*WHAT THE TASK ASKS*. Find the line containing "Bar Menu Pub Menu Beer Menu Icon" in the entries below. Restate it and each line after it, word for word, up to and including the line containing "CHIA THAO: class".

*THE DATA*.

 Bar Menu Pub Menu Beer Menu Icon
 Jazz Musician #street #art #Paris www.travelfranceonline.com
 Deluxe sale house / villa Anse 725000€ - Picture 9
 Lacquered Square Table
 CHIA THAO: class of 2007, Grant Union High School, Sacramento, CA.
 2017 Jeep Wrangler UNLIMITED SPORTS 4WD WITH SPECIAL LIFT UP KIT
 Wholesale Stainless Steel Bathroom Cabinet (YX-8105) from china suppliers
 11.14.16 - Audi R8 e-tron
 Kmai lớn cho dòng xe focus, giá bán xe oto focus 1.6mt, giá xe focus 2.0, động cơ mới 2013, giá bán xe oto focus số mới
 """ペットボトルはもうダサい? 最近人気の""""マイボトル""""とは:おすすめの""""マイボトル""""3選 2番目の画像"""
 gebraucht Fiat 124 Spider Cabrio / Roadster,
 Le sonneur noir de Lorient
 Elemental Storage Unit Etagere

--

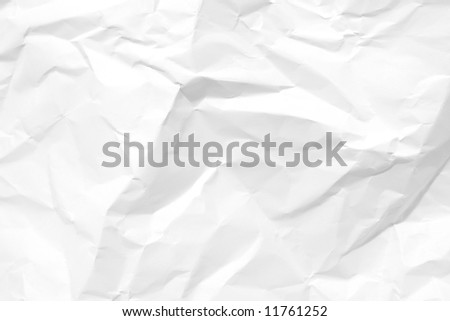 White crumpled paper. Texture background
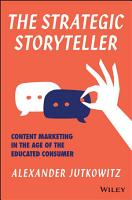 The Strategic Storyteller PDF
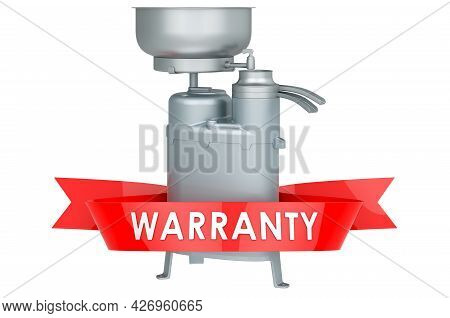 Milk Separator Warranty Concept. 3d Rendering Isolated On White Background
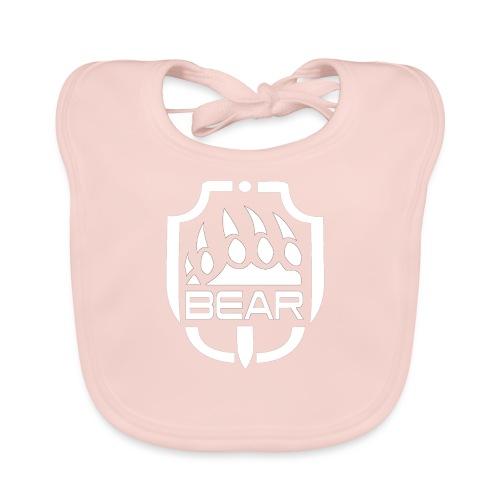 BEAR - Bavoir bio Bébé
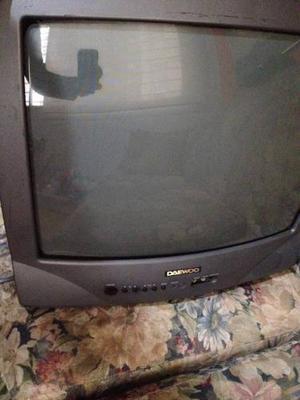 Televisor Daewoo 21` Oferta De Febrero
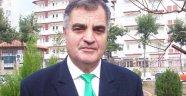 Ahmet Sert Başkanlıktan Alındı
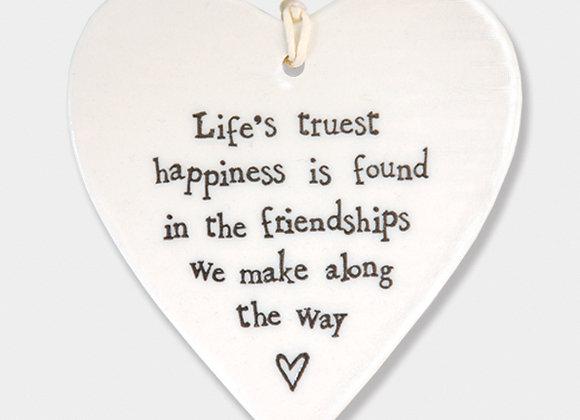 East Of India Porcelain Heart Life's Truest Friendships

...

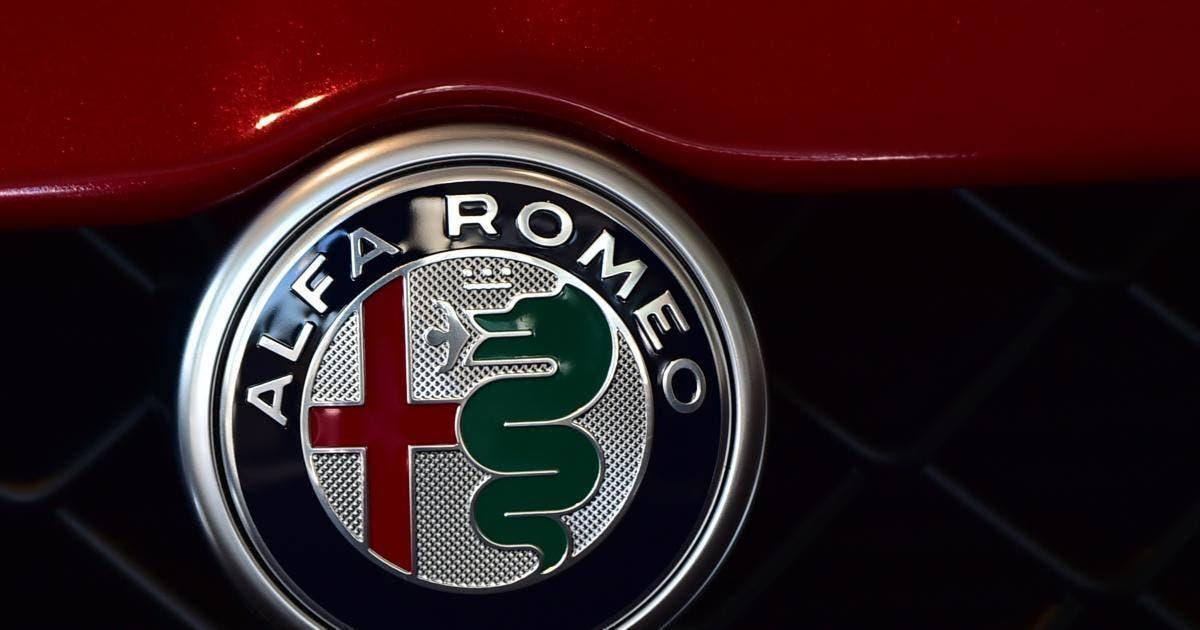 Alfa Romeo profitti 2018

*ANSWER*.
 Bar Menu Pub Menu Beer Menu Icon
 Jazz Musician #street #art #Paris www.travelfranceonline.com
 Deluxe sale house / villa Anse 725000€ - Picture 9
 Lacquered Square Table
 CHIA THAO: class of 2007, Grant Union High School, Sacramento, CA.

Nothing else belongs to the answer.